Complete the following ▸
1 - Please write out the part of the passage on workplace sexual harassment that opens with the words containing "Although the law" and closes with "vendor, or customer.".
2 - Answer these questions from the passage on workplace sexual harassment:
(a) Which agency does the passage paraphrase?
(b) What three examples of non-employees who can be harassers does it give?
(c) On what grounds may employers not discriminate against women?

Document excerpt ▸
[Start of Attachment]
But maybe you will not recognize all forms of sexual harassment. It would be impossible to list all its potential forms. But some less known forms of “sexual harassment” include gender-role stereotyping, favoring consensual sexual partners over other employees (or job applicants), and retaliating against employees (or applicants) for complaining about perceived sexual harassment.
To paraphrase the U.S. Equal Employment Opportunity Commission: The bottom line is that it is unlawful to harass an employee (or applicant) because of that person’s gender. Harassment does not have to be of a sexual nature, but may merely be offensive remarks about a person’s gender. For example, a woman (or man) may be “sexually harassed” merely by hearing excessive offensive comments about women (or men) in general. Both victim and the harasser can be either a woman or a man, and the victim and harasser can be the same sex.
Although the law does not prohibit simple teasing, offhand comments, or isolated incidents that are not very serious, the acts or omissions may quickly cross an invisible line and become illegal when they are either so frequent or severe that they create a hostile or offensive work environment or when they result in an adverse employment decision (such as the victim being fired or demoted). The harasser can be the victim’s supervisor, a supervisor in another area, a co-worker, or even someone who is not an employee of the employer, such as a client, vendor, or customer.
Additionally, employers may not discriminate against women on the basis of pregnancy, child birth, or related medical conditions. Women may not be retaliated against by employers for becoming pregnant or seeking reasonable accommodations for their pregnancy.
[End of Attachment]
[Rows from a dataset]
[Start of Attachment]
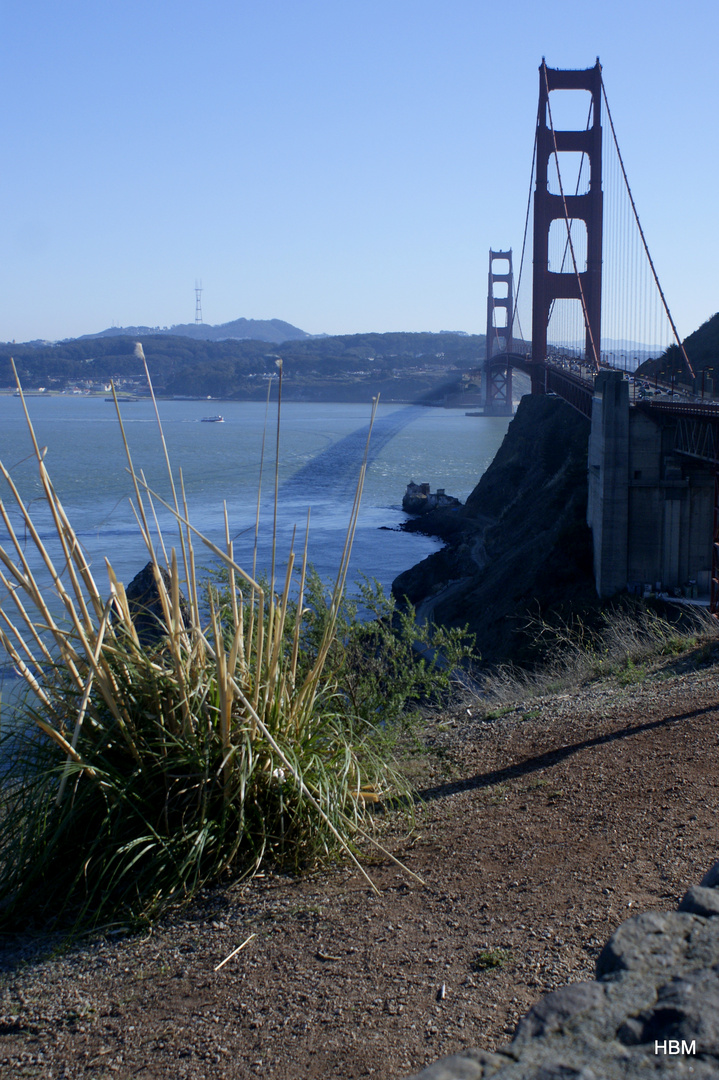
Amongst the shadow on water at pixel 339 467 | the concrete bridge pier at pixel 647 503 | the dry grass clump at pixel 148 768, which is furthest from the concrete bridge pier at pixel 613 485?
the dry grass clump at pixel 148 768

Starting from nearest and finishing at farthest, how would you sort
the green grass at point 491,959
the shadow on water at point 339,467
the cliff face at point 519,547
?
the green grass at point 491,959
the cliff face at point 519,547
the shadow on water at point 339,467

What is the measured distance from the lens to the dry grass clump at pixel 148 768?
120 inches

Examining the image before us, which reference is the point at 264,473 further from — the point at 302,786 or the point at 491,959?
the point at 491,959

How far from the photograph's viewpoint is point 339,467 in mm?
62250

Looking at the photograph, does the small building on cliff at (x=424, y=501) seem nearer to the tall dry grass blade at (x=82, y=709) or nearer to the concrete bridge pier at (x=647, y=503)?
the concrete bridge pier at (x=647, y=503)

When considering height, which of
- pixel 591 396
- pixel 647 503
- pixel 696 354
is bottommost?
pixel 647 503

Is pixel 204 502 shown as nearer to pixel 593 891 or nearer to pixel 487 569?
pixel 487 569

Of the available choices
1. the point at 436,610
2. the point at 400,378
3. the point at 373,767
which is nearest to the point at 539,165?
the point at 436,610

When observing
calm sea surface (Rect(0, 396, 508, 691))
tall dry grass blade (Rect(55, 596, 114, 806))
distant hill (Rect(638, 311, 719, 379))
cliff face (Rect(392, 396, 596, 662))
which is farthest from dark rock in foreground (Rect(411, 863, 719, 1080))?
distant hill (Rect(638, 311, 719, 379))

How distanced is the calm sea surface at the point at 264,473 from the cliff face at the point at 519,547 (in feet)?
8.30

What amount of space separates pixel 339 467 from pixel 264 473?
17.1ft

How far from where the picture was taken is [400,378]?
9812 cm

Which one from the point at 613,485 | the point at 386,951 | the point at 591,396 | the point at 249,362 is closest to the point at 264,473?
the point at 249,362

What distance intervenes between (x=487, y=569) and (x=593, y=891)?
80.6 ft
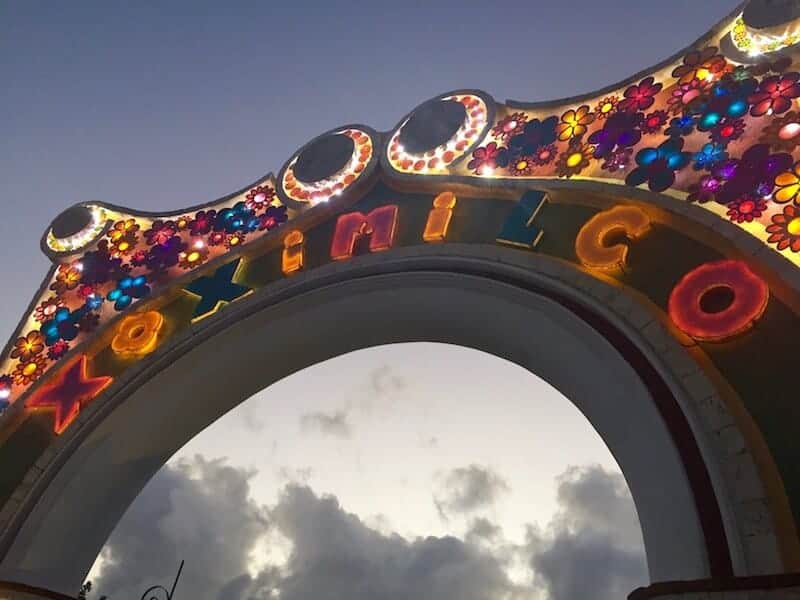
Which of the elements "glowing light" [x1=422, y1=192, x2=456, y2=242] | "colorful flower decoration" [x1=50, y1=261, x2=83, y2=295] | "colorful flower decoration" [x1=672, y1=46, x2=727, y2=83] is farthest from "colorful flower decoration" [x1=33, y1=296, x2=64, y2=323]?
"colorful flower decoration" [x1=672, y1=46, x2=727, y2=83]

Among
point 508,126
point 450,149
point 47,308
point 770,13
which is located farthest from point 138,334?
point 770,13

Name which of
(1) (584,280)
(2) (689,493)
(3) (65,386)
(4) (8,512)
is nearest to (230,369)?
(3) (65,386)

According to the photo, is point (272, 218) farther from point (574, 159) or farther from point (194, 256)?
point (574, 159)

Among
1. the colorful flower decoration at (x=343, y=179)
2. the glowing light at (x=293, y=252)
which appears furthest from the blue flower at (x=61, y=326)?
the colorful flower decoration at (x=343, y=179)

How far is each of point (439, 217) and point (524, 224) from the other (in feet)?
5.06

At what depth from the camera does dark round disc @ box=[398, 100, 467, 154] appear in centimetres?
1098

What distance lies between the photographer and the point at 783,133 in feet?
23.7

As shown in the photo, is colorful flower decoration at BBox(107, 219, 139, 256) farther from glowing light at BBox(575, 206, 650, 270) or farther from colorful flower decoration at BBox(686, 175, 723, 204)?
colorful flower decoration at BBox(686, 175, 723, 204)

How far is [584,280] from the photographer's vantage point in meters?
7.36

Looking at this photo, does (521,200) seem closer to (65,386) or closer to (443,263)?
(443,263)

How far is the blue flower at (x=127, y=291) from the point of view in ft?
38.4

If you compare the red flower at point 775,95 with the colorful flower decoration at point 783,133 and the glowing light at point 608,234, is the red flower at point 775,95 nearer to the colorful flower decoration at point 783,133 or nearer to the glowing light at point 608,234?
the colorful flower decoration at point 783,133

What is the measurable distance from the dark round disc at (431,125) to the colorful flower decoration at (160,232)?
495 centimetres

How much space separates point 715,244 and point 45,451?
9524 mm
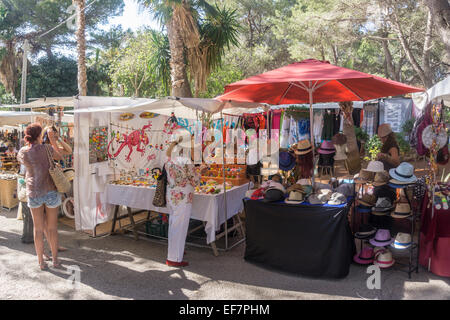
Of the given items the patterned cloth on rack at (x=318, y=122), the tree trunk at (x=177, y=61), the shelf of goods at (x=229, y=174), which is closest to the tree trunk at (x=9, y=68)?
the tree trunk at (x=177, y=61)

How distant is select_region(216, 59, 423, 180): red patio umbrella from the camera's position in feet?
11.9

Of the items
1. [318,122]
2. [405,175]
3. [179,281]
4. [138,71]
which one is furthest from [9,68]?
[405,175]

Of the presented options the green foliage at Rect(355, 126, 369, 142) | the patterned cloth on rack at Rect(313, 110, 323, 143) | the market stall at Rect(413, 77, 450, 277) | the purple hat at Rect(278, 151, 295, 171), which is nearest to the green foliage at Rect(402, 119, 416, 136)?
the green foliage at Rect(355, 126, 369, 142)

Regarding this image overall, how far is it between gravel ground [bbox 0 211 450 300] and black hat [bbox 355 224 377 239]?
0.37 m

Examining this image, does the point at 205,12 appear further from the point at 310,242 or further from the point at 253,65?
the point at 253,65

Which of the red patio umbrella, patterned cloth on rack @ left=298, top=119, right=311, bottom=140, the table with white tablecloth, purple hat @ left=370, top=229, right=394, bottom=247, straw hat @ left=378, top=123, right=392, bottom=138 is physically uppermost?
the red patio umbrella

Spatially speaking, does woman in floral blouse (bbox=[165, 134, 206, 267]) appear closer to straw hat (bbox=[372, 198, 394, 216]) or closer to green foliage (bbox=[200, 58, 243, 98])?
straw hat (bbox=[372, 198, 394, 216])

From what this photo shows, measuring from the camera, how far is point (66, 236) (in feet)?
17.9

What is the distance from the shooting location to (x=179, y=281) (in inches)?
151

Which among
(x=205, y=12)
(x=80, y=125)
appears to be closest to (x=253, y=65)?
(x=205, y=12)

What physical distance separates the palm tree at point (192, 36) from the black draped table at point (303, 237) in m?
4.86

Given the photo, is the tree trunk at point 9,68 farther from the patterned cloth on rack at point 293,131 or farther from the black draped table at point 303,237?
the black draped table at point 303,237

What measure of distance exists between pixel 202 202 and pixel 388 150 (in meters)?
2.86

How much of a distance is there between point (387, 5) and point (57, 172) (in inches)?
456
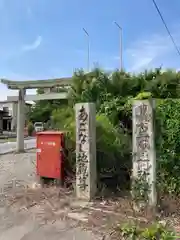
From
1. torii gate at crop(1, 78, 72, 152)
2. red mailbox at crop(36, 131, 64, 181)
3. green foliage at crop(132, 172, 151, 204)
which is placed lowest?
green foliage at crop(132, 172, 151, 204)

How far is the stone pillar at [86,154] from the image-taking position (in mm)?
6559

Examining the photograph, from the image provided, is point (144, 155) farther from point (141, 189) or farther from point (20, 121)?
point (20, 121)

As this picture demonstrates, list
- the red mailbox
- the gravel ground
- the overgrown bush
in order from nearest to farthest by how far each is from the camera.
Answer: the gravel ground → the overgrown bush → the red mailbox

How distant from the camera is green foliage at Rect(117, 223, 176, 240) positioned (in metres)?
4.27

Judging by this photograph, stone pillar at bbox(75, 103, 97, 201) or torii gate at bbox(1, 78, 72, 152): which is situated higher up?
torii gate at bbox(1, 78, 72, 152)

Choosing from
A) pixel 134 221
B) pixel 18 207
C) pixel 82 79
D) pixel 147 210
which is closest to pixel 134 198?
pixel 147 210

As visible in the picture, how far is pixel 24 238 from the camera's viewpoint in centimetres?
479

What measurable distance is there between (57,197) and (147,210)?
212 cm

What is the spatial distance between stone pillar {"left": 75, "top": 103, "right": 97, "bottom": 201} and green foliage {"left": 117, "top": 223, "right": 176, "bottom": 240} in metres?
1.93

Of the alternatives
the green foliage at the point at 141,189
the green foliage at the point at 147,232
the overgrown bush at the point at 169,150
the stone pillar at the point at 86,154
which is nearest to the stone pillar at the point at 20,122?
the stone pillar at the point at 86,154

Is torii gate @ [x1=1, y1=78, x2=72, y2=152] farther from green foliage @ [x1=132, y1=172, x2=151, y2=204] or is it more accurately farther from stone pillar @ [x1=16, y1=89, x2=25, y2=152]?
green foliage @ [x1=132, y1=172, x2=151, y2=204]

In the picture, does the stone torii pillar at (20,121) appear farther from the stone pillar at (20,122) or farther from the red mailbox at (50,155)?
the red mailbox at (50,155)

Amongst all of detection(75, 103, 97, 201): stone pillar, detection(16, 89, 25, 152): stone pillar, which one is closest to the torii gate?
detection(16, 89, 25, 152): stone pillar

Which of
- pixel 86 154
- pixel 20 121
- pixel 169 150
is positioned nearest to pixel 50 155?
pixel 86 154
[End of Attachment]
Written answers ▸
1 -
Although the law does not prohibit simple teasing, offhand comments, or isolated incidents that are not very serious, the acts or omissions may quickly cross an invisible line and become illegal when they are either so frequent or severe that they create a hostile or offensive work environment or when they result in an adverse employment decision (such as the victim being fired or demoted). The harasser can be the victim’s supervisor, a supervisor in another area, a co-worker, or even someone who is not an employee of the employer, such as a client, vendor, or customer.

2 -
(a) The U.S. Equal Employment Opportunity Commission.
(b) A client, vendor, or customer.
(c) Pregnancy, child birth, or related medical conditions.